【陳鵡專欄】那天下午,光線沿着老舊窗框慢慢滑進來。
這間學校在 Chinatown,樓梯窄、牆壁斑駁,走廊里常年混著茶葉與舊書的氣味。許多年前,這裡曾是移民父母為孩子守住母語的地方,如今仍勉力撐著。
教室里一切如常。孩子們翻書、說話、晃動雙腳。我卻心裏清楚,這些日常正在悄悄退到記憶里。下課前,我告訴他們,這是最後一堂課。語氣平靜,像敘述一件已經被時間寫好的事情。
安靜只停留了一瞬。
不要。
不要。
聲音並不整齊,卻異常用力。有人站了起來,有人把手按在桌面上,好像只要再出一點聲音,我就會留下。他們走向我,把一張張折得很小、很整齊的紙條交到我手裡,反覆叮囑:現在不要看,下課以後再看。
鈴聲響起,他們沒有立刻散去,而是在走廊追着我。
「老師,打開小紙條。」
紙一張張展開。
字跡歪斜,語句簡短,沒有一句是多餘的。那一刻我才明白,有些付出,在發生時毫無聲響,直到告別,才突然沉了下來。

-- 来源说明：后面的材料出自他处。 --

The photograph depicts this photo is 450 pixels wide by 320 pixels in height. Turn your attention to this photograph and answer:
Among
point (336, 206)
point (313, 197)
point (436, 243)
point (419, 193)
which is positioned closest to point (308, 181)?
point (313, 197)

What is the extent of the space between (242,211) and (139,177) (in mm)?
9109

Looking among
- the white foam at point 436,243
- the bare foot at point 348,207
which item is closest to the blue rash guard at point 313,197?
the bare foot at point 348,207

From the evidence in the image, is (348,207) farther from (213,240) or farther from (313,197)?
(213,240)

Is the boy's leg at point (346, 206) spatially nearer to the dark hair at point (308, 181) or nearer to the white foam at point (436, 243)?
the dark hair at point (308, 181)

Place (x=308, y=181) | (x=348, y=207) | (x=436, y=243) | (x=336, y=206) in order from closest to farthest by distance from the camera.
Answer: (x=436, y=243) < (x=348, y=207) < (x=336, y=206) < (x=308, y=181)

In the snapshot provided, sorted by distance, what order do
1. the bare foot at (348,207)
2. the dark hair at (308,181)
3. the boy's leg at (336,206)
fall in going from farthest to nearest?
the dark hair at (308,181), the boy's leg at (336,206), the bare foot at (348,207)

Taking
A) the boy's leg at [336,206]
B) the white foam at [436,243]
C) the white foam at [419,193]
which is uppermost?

孩子們離開後,其中一位母親叫住了我。她說話很慢,像早就想過這一刻。說到一半,她把頭髮輕輕撥開,一道長長的疤痕在燈光下毫不躲藏。她提起不久前的腦瘤手術,也提起前陣子還是帶孩子搭郵輪出遠門——不是為了旅行,而是想在身體還允許的時候,多陪他們一些。
她說起自己。她也是從小在中文學校學中文的,就在 Chinatown。那時候,她坐在差不多的位置,寫着差不多的字,被叮囑要記得自己來自哪裡。
她停了一會兒,才問我,能不能私下繼續教孩子。不經學校,由她來安排,只希望孩子熟悉的聲音,不要那麼快消失。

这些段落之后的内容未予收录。